Maybe I’m getting old and am simply failing to keep up with the rapid pace of social change around me. However, here are a few live examples to support my point.
I think it is wrong for two parents and their teenage daughter to sit in a very pleasant restaurant, in the centre of a delightful city that must be new to them and engage in absolutely no conversation whatsoever for one and a half hours. Instead, my subjects looked and tapped away at their iPhones (7s, I think) the entire time they were seated. Not only did they not speak to each other, there was barely eye contact between them. Remember when family meals used to be sacred, the only time we were all together and could share our day (good and bad), advise each other, laugh and talk to each other properly?

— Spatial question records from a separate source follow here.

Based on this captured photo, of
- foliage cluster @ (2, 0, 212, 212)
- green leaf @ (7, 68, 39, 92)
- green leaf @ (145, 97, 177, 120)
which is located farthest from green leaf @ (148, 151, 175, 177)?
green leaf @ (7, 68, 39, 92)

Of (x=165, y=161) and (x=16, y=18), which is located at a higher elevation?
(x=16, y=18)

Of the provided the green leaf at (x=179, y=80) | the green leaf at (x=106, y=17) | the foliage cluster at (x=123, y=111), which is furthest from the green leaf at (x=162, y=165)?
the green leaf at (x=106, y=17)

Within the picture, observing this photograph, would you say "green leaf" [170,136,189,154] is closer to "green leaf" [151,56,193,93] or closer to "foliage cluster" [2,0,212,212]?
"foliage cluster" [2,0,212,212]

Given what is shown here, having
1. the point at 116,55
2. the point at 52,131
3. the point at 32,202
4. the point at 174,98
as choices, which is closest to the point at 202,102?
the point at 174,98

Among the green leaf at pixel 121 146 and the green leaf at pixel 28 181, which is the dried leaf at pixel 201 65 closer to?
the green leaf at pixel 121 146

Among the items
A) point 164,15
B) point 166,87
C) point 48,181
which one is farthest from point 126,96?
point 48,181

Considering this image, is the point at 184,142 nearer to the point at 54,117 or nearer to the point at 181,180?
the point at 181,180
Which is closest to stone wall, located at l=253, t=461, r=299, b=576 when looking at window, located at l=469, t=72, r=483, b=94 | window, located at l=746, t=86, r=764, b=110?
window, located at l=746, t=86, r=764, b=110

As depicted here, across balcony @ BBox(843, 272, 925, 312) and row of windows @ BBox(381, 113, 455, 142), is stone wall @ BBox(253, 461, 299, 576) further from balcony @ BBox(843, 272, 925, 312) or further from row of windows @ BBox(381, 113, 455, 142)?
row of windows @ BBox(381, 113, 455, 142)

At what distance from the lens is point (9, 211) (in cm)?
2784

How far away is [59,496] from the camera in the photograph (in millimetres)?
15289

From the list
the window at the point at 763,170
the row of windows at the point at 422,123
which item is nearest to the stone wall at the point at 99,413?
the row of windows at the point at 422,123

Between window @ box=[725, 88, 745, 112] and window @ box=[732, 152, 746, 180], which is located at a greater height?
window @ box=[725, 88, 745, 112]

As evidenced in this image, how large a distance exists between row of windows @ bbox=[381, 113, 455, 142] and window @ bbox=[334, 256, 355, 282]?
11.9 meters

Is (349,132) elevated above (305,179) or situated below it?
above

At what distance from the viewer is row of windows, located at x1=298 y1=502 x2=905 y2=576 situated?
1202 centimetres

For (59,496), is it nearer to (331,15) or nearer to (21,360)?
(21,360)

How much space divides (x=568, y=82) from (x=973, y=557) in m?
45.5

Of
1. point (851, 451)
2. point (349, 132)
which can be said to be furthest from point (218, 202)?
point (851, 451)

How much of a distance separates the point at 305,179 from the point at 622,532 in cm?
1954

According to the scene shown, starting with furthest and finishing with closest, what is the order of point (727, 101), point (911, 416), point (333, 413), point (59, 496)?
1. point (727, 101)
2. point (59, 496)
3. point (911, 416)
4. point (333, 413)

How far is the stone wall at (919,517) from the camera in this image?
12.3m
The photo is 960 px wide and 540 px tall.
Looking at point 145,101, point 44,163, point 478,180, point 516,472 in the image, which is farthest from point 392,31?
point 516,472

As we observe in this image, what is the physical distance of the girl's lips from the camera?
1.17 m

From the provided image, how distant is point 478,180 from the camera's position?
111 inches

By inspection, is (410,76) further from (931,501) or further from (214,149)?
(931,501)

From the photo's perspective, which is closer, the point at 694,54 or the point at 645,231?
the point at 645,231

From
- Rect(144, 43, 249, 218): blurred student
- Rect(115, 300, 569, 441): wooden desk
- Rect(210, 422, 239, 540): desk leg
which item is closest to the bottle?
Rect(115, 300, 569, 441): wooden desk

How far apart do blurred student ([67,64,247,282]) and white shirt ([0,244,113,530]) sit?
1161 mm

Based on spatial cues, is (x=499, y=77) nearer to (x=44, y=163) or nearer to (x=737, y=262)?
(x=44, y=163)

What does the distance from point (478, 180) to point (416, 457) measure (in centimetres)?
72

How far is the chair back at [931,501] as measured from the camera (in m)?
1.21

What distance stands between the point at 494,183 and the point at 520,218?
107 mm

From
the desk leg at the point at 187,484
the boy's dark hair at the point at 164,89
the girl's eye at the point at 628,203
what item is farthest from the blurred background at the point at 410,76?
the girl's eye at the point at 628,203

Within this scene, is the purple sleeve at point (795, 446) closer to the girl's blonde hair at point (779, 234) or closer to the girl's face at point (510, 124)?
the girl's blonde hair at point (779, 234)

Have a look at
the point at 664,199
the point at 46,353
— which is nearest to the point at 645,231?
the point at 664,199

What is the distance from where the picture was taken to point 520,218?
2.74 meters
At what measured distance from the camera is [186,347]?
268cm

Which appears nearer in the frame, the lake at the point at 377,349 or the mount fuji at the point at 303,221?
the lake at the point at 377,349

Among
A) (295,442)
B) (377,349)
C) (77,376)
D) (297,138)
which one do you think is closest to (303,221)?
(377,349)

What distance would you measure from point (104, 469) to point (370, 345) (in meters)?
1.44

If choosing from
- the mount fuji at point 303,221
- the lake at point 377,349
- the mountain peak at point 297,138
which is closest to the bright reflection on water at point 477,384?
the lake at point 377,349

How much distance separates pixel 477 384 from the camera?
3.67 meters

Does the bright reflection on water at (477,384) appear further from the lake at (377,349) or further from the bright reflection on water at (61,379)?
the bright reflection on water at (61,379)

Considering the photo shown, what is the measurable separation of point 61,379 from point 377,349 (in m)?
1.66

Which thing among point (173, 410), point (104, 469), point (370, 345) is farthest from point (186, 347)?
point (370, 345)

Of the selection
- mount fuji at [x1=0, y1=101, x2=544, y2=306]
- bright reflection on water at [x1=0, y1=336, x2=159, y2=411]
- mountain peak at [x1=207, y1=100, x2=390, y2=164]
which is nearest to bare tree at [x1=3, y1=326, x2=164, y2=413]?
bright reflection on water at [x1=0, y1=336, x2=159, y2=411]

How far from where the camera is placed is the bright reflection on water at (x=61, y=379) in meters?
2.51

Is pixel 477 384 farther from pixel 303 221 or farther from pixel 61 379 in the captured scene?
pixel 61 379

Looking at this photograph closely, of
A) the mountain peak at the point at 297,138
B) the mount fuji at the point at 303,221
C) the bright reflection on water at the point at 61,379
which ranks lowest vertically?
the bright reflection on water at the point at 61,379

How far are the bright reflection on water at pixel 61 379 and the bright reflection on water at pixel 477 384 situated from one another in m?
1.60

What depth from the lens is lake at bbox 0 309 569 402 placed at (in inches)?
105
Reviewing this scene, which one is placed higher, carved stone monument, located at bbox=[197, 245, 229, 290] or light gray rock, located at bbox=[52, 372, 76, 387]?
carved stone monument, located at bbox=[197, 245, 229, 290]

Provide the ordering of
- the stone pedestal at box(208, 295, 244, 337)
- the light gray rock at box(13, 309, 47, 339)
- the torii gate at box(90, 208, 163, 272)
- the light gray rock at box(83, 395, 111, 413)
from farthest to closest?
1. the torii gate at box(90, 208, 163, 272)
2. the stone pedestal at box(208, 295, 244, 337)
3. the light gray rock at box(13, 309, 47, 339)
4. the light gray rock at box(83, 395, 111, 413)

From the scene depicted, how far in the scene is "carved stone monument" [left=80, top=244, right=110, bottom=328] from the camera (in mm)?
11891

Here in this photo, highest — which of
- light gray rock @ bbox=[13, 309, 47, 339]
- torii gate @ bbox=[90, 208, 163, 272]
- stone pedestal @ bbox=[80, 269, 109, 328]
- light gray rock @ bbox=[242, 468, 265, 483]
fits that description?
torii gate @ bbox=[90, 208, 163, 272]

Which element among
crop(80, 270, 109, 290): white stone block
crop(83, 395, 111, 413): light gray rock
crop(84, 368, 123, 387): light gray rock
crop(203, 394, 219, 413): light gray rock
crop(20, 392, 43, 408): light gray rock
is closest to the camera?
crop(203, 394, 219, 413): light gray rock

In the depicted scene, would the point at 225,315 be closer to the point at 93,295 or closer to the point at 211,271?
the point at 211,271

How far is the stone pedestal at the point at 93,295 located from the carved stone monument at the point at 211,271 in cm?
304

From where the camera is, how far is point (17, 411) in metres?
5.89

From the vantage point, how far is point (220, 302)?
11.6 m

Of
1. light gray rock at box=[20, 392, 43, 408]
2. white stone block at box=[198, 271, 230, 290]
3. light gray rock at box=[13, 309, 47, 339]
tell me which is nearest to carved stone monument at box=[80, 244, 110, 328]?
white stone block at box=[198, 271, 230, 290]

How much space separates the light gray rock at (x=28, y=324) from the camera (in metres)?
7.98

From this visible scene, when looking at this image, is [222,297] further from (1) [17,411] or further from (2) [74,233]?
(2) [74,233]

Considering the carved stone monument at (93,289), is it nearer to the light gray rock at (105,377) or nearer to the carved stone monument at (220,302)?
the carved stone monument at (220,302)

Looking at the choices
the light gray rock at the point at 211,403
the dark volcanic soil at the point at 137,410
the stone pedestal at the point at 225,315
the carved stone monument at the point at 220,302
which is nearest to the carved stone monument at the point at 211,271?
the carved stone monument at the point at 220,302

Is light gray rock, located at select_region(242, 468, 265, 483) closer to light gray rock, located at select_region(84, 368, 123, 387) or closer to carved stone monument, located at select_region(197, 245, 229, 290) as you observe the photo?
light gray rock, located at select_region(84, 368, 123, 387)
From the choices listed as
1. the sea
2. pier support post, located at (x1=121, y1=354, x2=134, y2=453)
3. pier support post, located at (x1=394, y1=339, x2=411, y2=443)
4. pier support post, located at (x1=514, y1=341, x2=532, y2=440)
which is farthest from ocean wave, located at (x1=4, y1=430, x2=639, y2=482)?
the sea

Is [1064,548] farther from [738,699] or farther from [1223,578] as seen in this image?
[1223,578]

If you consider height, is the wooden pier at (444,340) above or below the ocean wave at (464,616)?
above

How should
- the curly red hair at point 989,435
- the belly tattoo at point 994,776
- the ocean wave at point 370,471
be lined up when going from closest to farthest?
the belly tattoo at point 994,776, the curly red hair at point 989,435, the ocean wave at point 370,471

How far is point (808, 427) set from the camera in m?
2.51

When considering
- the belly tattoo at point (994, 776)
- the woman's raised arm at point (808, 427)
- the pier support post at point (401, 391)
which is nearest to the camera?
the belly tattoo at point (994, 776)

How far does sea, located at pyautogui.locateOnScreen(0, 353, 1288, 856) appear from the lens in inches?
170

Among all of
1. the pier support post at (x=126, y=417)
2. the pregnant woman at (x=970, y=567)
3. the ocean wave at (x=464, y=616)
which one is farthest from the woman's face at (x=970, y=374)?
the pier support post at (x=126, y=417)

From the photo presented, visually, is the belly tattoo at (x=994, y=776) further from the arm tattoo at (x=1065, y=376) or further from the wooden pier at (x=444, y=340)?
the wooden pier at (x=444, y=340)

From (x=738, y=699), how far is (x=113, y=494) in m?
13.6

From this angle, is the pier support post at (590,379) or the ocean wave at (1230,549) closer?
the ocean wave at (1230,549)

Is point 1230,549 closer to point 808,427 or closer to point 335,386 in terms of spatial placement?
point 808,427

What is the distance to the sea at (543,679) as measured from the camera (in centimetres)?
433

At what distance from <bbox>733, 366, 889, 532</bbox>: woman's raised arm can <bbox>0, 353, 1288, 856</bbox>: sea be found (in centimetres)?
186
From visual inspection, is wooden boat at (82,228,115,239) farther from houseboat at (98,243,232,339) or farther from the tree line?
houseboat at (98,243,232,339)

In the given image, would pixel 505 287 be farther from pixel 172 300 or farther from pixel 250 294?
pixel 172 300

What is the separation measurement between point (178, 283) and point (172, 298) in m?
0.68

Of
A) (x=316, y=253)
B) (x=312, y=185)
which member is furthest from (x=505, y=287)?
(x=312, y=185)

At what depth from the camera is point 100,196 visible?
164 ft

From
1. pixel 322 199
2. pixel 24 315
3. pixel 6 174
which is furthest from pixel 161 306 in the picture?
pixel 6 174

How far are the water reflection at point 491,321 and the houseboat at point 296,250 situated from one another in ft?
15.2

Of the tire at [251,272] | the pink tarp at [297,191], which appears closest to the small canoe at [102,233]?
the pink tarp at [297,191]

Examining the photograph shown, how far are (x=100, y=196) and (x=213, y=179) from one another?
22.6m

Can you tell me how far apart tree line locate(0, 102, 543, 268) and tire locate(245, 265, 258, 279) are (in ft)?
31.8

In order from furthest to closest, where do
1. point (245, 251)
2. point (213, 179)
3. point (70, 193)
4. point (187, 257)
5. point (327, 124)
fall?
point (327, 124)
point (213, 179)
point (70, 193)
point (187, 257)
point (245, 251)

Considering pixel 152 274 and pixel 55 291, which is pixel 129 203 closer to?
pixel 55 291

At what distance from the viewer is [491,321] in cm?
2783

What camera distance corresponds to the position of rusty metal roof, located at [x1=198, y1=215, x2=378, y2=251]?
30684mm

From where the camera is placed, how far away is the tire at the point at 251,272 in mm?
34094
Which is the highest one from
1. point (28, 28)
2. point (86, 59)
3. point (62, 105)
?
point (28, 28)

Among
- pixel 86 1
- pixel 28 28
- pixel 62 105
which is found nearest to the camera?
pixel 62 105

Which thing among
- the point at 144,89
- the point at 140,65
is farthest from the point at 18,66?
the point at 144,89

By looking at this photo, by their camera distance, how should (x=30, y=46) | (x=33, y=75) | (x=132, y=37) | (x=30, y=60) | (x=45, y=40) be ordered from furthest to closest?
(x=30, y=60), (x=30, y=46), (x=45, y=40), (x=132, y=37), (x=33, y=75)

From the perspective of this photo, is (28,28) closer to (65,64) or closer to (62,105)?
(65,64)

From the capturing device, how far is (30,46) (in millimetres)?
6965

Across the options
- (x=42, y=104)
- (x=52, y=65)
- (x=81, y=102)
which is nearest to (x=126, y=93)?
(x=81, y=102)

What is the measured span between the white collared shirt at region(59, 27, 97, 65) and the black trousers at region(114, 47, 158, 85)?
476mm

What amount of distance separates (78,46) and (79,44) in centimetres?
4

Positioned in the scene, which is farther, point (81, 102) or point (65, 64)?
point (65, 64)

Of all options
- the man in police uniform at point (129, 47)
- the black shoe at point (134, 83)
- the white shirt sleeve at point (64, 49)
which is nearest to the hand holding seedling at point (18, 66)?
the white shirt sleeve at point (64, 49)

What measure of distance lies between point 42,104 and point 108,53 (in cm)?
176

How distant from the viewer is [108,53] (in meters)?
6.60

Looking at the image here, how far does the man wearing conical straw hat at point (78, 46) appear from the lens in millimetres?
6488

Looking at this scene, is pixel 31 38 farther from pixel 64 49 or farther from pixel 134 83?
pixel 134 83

I think it is wrong for a clearly distressed infant, screaming and red-faced in his go-chair (or whatever these monstrous all-terrain comfort buggies are called now) at the Marineland dolphin show, to simply be given a Samsung phablet to keep him amused and shut him up while his parents watch the entertainment (again no eye contact). Remember when we would take our small kids onto our knee to calm them down, reassure them and encourage them to focus on the miracle of dolphins and sea lions showing off?
I think it is wrong for people to go on a bus trip or a cruise around an island, that they may never visit again, to see only what is on the small screen that they hold in front of them. Remember when we used to marvel at unfamiliar landscapes and actually see where we were going instead of being told where we are by Google Maps? Remember when we used to look for unusual animals and birds, on land and at sea, when we were lucky enough to be abroad, and to share these rare sightings with our family and friends? Now we take selfies and spend many mindless hours looking at ourselves standing in front of whatever “attraction” happens to be in the background. The only eye contact we have is with our own image
I think it is wrong for two young children to be ignored by their parents at lunchtime; one five-year-old staring at his screen and one, not yet able to walk or hold a phone, left to roll around the cafe floor (like a demented bear at a zoo) while mum and dad share their Facebook experiences. I think a family visit to the Rafa Nadal museum in the great man’s hometown of Manacor should be better than that, for everyone, don’t you?
We are happily sold the idea that we can stay “connected” for 24 hours per day, 7 days per week. Even when we are “away” on holiday we can still “connect” with whomever we want, whenever we want. This means that we no longer need to send postcards, a God-send in my case. It also means that we do not need to be with the people we are actually physically with at any moment because we can continue to be with (“connect with”) other people no matter where they are.
In that sense we live lives in which we are never away, we travel without consciousness and we spend far less time with the people closest to us.
We are often not with our spouses, partners or our kids as they sit across the table from us at a restaurant or beside us on a bus. Instead we can continue to “connect” with other friends, family and business associates, hardly talking to our families at all. We can choose to maintain our virtual connections while slowly destroying the most important relationships right in front of us. And we can ensure that the next generation, our ignored children, will continue to behave in exactly the same way.
A phone screen has two dimensions while a real human being, a person that we are with through choice, is at least three. But we as a species seem to be losing the capacity to build and maintain complex empathetic relationships.
While the politics of gender is creating a more profound and widespread form of introspective individuality, where the first thought is “me”, the foundations of a more intense self-regard have already been laid by the possibility of global but isolated communication through the internet.
In our strange new world “connected” actually means disconnected and alone.
Ronnie Smith is a British writer. At present he is living in Languedoc, France.